[Extracted data entries]
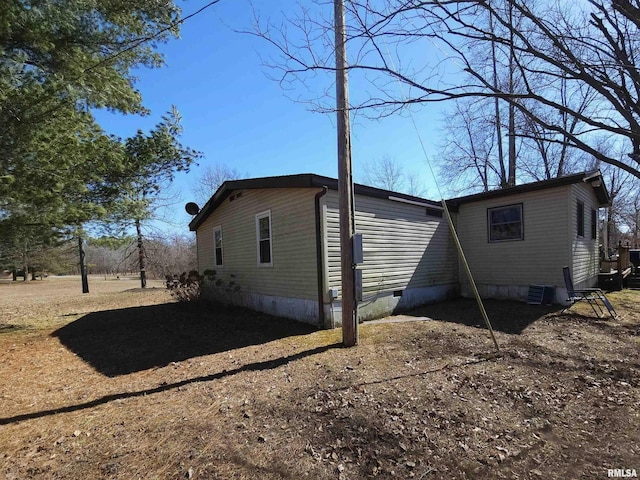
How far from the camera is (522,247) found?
941 cm

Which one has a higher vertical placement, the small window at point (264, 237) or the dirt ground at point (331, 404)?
the small window at point (264, 237)

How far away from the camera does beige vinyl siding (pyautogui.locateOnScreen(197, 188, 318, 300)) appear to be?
741cm

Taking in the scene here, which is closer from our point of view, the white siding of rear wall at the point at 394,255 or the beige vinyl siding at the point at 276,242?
the white siding of rear wall at the point at 394,255

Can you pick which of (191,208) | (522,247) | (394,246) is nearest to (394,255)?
(394,246)

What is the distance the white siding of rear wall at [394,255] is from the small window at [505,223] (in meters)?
1.23

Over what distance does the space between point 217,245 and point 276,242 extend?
13.3 ft

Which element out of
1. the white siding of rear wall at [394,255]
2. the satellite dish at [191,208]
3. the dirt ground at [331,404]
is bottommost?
the dirt ground at [331,404]

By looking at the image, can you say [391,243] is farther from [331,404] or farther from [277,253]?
[331,404]

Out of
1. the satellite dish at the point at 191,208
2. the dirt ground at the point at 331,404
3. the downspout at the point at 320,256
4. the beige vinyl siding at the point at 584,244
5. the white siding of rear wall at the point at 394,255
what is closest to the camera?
the dirt ground at the point at 331,404

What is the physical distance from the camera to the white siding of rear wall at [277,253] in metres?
7.41

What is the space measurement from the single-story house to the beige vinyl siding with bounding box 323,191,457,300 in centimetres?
2

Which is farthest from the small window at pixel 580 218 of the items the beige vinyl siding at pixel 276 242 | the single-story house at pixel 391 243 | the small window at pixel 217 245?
the small window at pixel 217 245

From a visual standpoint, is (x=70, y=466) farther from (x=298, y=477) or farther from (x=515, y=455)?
(x=515, y=455)

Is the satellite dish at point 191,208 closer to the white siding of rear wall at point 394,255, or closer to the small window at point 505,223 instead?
the white siding of rear wall at point 394,255
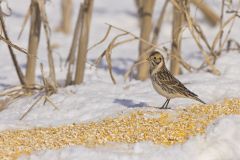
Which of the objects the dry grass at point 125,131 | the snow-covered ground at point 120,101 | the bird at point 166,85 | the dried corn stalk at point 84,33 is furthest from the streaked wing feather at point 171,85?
the dried corn stalk at point 84,33

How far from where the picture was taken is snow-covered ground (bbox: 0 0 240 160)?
495 cm

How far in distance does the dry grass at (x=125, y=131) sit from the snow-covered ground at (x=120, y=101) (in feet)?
0.43

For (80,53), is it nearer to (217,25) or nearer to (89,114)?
(89,114)

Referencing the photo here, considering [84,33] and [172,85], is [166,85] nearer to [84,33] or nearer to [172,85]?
[172,85]

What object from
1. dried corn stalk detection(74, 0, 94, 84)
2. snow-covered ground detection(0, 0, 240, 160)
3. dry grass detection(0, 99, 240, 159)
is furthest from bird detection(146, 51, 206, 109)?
dried corn stalk detection(74, 0, 94, 84)

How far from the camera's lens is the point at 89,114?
6.34 m

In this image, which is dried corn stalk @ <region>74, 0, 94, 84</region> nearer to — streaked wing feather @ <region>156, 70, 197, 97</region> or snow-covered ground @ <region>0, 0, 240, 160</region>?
snow-covered ground @ <region>0, 0, 240, 160</region>

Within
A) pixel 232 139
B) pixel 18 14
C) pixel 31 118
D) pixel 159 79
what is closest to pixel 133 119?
pixel 159 79

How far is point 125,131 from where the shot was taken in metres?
5.36

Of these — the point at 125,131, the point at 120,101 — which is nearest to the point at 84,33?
the point at 120,101

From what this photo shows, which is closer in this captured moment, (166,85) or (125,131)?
(125,131)

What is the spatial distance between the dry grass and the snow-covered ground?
0.13m

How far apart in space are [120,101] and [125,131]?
4.52 ft

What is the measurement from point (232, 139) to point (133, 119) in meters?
0.86
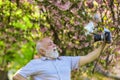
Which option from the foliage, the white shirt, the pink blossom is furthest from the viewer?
the foliage

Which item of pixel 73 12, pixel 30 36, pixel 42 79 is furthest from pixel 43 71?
pixel 30 36

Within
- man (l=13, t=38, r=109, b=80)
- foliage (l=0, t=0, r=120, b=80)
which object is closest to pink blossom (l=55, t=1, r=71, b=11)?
foliage (l=0, t=0, r=120, b=80)

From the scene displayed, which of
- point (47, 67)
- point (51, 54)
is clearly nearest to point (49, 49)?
point (51, 54)

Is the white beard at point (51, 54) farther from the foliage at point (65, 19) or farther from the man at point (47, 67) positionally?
the foliage at point (65, 19)

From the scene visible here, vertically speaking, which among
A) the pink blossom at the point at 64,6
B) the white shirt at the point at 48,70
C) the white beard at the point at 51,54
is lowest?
the white shirt at the point at 48,70

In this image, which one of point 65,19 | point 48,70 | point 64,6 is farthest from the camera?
point 65,19

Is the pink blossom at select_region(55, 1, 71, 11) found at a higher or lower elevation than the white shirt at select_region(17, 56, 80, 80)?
higher

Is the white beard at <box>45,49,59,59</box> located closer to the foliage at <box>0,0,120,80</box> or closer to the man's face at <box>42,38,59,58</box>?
the man's face at <box>42,38,59,58</box>

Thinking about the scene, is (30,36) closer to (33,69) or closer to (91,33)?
(91,33)

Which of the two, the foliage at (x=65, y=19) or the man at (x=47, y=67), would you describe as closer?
A: the man at (x=47, y=67)

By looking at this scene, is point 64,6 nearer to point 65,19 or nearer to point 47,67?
point 65,19

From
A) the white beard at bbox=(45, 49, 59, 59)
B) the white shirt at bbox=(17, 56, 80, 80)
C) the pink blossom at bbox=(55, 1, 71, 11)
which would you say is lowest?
the white shirt at bbox=(17, 56, 80, 80)

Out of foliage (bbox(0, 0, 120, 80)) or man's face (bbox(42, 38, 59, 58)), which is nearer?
man's face (bbox(42, 38, 59, 58))

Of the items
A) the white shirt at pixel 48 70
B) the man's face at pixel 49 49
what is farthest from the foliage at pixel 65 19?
the white shirt at pixel 48 70
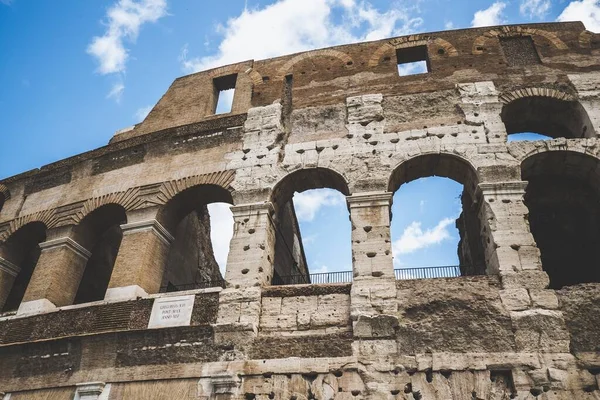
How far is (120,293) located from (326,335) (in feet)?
11.7

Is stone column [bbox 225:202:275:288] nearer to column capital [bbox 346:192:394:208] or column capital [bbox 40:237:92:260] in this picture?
column capital [bbox 346:192:394:208]

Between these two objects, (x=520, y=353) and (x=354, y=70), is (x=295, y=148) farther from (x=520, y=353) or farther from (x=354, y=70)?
(x=520, y=353)

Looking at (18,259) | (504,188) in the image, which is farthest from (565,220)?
(18,259)

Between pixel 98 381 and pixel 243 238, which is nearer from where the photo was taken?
pixel 98 381

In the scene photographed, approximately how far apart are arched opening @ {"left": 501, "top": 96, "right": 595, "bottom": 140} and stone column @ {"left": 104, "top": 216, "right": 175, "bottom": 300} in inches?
262

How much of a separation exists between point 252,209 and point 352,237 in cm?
181

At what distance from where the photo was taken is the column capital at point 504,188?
290 inches

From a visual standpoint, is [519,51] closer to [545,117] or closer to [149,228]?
[545,117]

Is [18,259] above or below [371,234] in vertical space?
above

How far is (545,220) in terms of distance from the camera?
9.99m

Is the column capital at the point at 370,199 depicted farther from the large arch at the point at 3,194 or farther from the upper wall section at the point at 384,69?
the large arch at the point at 3,194

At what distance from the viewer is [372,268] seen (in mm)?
7035

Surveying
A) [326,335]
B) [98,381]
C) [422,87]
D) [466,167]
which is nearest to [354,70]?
[422,87]

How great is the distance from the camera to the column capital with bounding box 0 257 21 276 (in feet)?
32.2
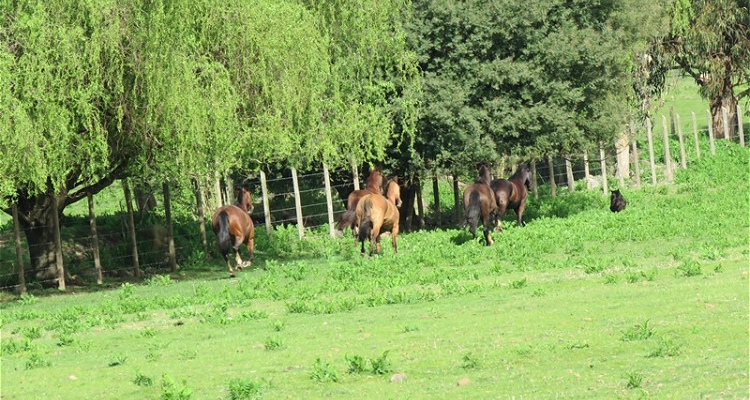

→ **Objective**
Please put each line of the material above into a JSON list of strings, one string per line, skipping blank lines and leaving the pictures out.

→ **Output of the task**
[
  "How far from the camera is (522,247) found?",
  "941 cm",
  "Which one has a higher vertical placement, the small window at point (264, 237) or the dirt ground at point (331, 404)?",
  "the small window at point (264, 237)",
  "How far away from the camera does beige vinyl siding (pyautogui.locateOnScreen(197, 188, 318, 300)) appear to be?",
  "741cm",
  "Taking in the scene here, which is closer from our point of view, the white siding of rear wall at the point at 394,255 or the beige vinyl siding at the point at 276,242?",
  "the white siding of rear wall at the point at 394,255",
  "Can you pick which of (191,208) | (522,247) | (394,246) is nearest to (394,255)?",
  "(394,246)",
  "What is the distance the white siding of rear wall at [394,255] is from the small window at [505,223] (in meters)?",
  "1.23",
  "Over what distance does the space between point 217,245 and point 276,242 extend?",
  "13.3 ft",
  "Which element out of",
  "1. the white siding of rear wall at [394,255]",
  "2. the satellite dish at [191,208]",
  "3. the dirt ground at [331,404]",
  "is bottommost?",
  "the dirt ground at [331,404]",
  "By looking at the image, can you say [391,243] is farther from [331,404] or farther from [277,253]?",
  "[331,404]",
  "Out of",
  "1. the satellite dish at the point at 191,208",
  "2. the dirt ground at the point at 331,404",
  "3. the downspout at the point at 320,256",
  "4. the beige vinyl siding at the point at 584,244",
  "5. the white siding of rear wall at the point at 394,255",
  "what is closest to the camera?",
  "the dirt ground at the point at 331,404",
  "What is the physical distance from the camera to the white siding of rear wall at [277,253] in metres?",
  "7.41",
  "What is the space measurement from the single-story house to the beige vinyl siding with bounding box 323,191,457,300 in centimetres?",
  "2",
  "Which is farthest from the small window at pixel 580 218 of the items the beige vinyl siding at pixel 276 242 | the single-story house at pixel 391 243 | the small window at pixel 217 245?",
  "the small window at pixel 217 245",
  "From a visual standpoint, is (x=70, y=466) farther from (x=298, y=477) or farther from (x=515, y=455)?",
  "(x=515, y=455)",
  "Is the satellite dish at point 191,208 closer to the white siding of rear wall at point 394,255, or closer to the small window at point 505,223 instead?",
  "the white siding of rear wall at point 394,255",
  "Which of the objects the dry grass at point 125,131 | the snow-covered ground at point 120,101 | the bird at point 166,85 | the dried corn stalk at point 84,33 is furthest from the streaked wing feather at point 171,85?",
  "the dried corn stalk at point 84,33",
  "How far from where the picture was taken is snow-covered ground (bbox: 0 0 240 160)?",
  "495 cm",
  "How far in distance does the dry grass at (x=125, y=131) sit from the snow-covered ground at (x=120, y=101) (in feet)?",
  "0.43",
  "For (80,53), is it nearer to (217,25) or nearer to (89,114)?",
  "(89,114)",
  "Referencing the photo here, considering [84,33] and [172,85], is [166,85] nearer to [84,33] or nearer to [172,85]?",
  "[172,85]",
  "What object from",
  "1. dried corn stalk detection(74, 0, 94, 84)",
  "2. snow-covered ground detection(0, 0, 240, 160)",
  "3. dry grass detection(0, 99, 240, 159)",
  "is furthest from bird detection(146, 51, 206, 109)?",
  "dried corn stalk detection(74, 0, 94, 84)",
  "How far from the camera's lens is the point at 89,114?",
  "6.34 m",
  "In this image, which is dried corn stalk @ <region>74, 0, 94, 84</region> nearer to — streaked wing feather @ <region>156, 70, 197, 97</region> or snow-covered ground @ <region>0, 0, 240, 160</region>?",
  "snow-covered ground @ <region>0, 0, 240, 160</region>",
  "Within",
  "A) pixel 232 139",
  "B) pixel 18 14",
  "C) pixel 31 118",
  "D) pixel 159 79",
  "what is closest to pixel 133 119?",
  "pixel 159 79",
  "How far is point 125,131 from where the shot was taken in metres?",
  "5.36",
  "Of these — the point at 125,131, the point at 120,101 — which is nearest to the point at 84,33?",
  "the point at 120,101",
  "From what this photo shows, which is closer in this captured moment, (166,85) or (125,131)?",
  "(125,131)",
  "What is the spatial distance between the dry grass and the snow-covered ground?",
  "0.13m",
  "How far apart in space are [120,101] and [125,131]?",
  "4.52 ft",
  "What is the measurement from point (232, 139) to point (133, 119) in meters?",
  "0.86",
  "Which option from the foliage, the white shirt, the pink blossom is furthest from the viewer?",
  "the foliage",
  "Which item of pixel 73 12, pixel 30 36, pixel 42 79 is furthest from pixel 43 71?",
  "pixel 30 36",
  "Within",
  "- man (l=13, t=38, r=109, b=80)",
  "- foliage (l=0, t=0, r=120, b=80)",
  "which object is closest to pink blossom (l=55, t=1, r=71, b=11)?",
  "foliage (l=0, t=0, r=120, b=80)",
  "From the scene displayed, which of",
  "- point (47, 67)",
  "- point (51, 54)",
  "is clearly nearest to point (49, 49)?",
  "point (51, 54)",
  "Is the white beard at point (51, 54) farther from the foliage at point (65, 19) or farther from the man at point (47, 67) positionally?",
  "the foliage at point (65, 19)",
  "From the scene visible here, vertically speaking, which among",
  "A) the pink blossom at the point at 64,6",
  "B) the white shirt at the point at 48,70",
  "C) the white beard at the point at 51,54",
  "is lowest?",
  "the white shirt at the point at 48,70",
  "In this image, which one of point 65,19 | point 48,70 | point 64,6 is farthest from the camera?",
  "point 65,19",
  "Is the pink blossom at select_region(55, 1, 71, 11) found at a higher or lower elevation than the white shirt at select_region(17, 56, 80, 80)?",
  "higher",
  "Is the white beard at <box>45,49,59,59</box> located closer to the foliage at <box>0,0,120,80</box> or closer to the man's face at <box>42,38,59,58</box>?",
  "the man's face at <box>42,38,59,58</box>",
  "Thinking about the scene, is (30,36) closer to (33,69) or closer to (91,33)?",
  "(91,33)",
  "Which of the two, the foliage at (x=65, y=19) or the man at (x=47, y=67), would you describe as closer?",
  "A: the man at (x=47, y=67)",
  "By looking at this scene, is point 64,6 nearer to point 65,19 or nearer to point 47,67?",
  "point 65,19",
  "From",
  "A) the white beard at bbox=(45, 49, 59, 59)",
  "B) the white shirt at bbox=(17, 56, 80, 80)",
  "C) the pink blossom at bbox=(55, 1, 71, 11)",
  "which would you say is lowest?",
  "the white shirt at bbox=(17, 56, 80, 80)",
  "Out of foliage (bbox(0, 0, 120, 80)) or man's face (bbox(42, 38, 59, 58)), which is nearer?",
  "man's face (bbox(42, 38, 59, 58))",
  "Of the items",
  "A) the white shirt at pixel 48 70",
  "B) the man's face at pixel 49 49",
  "what is farthest from the foliage at pixel 65 19?",
  "the white shirt at pixel 48 70",
  "How far is (120,293) located from (326,335) (in feet)?",
  "11.7",
  "Is stone column [bbox 225:202:275:288] nearer to column capital [bbox 346:192:394:208] or column capital [bbox 40:237:92:260] in this picture?",
  "column capital [bbox 346:192:394:208]",
  "Between these two objects, (x=520, y=353) and (x=354, y=70), is (x=295, y=148) farther from (x=520, y=353) or farther from (x=354, y=70)?",
  "(x=520, y=353)",
  "Looking at (18,259) | (504,188) in the image, which is farthest from (565,220)?",
  "(18,259)",
  "Between pixel 98 381 and pixel 243 238, which is nearer from where the photo was taken?",
  "pixel 98 381",
  "In the scene photographed, approximately how far apart are arched opening @ {\"left\": 501, \"top\": 96, \"right\": 595, \"bottom\": 140} and stone column @ {\"left\": 104, \"top\": 216, \"right\": 175, \"bottom\": 300} in inches?",
  "262",
  "How much of a separation exists between point 252,209 and point 352,237 in cm?",
  "181",
  "At what distance from where the photo was taken is the column capital at point 504,188?",
  "290 inches",
  "From a visual standpoint, is [519,51] closer to [545,117] or closer to [149,228]?",
  "[545,117]",
  "Is [18,259] above or below [371,234] in vertical space?",
  "above",
  "How far is (545,220) in terms of distance from the camera?",
  "9.99m",
  "Is the column capital at the point at 370,199 depicted farther from the large arch at the point at 3,194 or farther from the upper wall section at the point at 384,69?",
  "the large arch at the point at 3,194",
  "At what distance from the viewer is [372,268] seen (in mm)?",
  "7035",
  "Surveying",
  "A) [326,335]",
  "B) [98,381]",
  "C) [422,87]",
  "D) [466,167]",
  "which is nearest to [354,70]?",
  "[422,87]",
  "How great is the distance from the camera to the column capital with bounding box 0 257 21 276 (in feet)?",
  "32.2"
]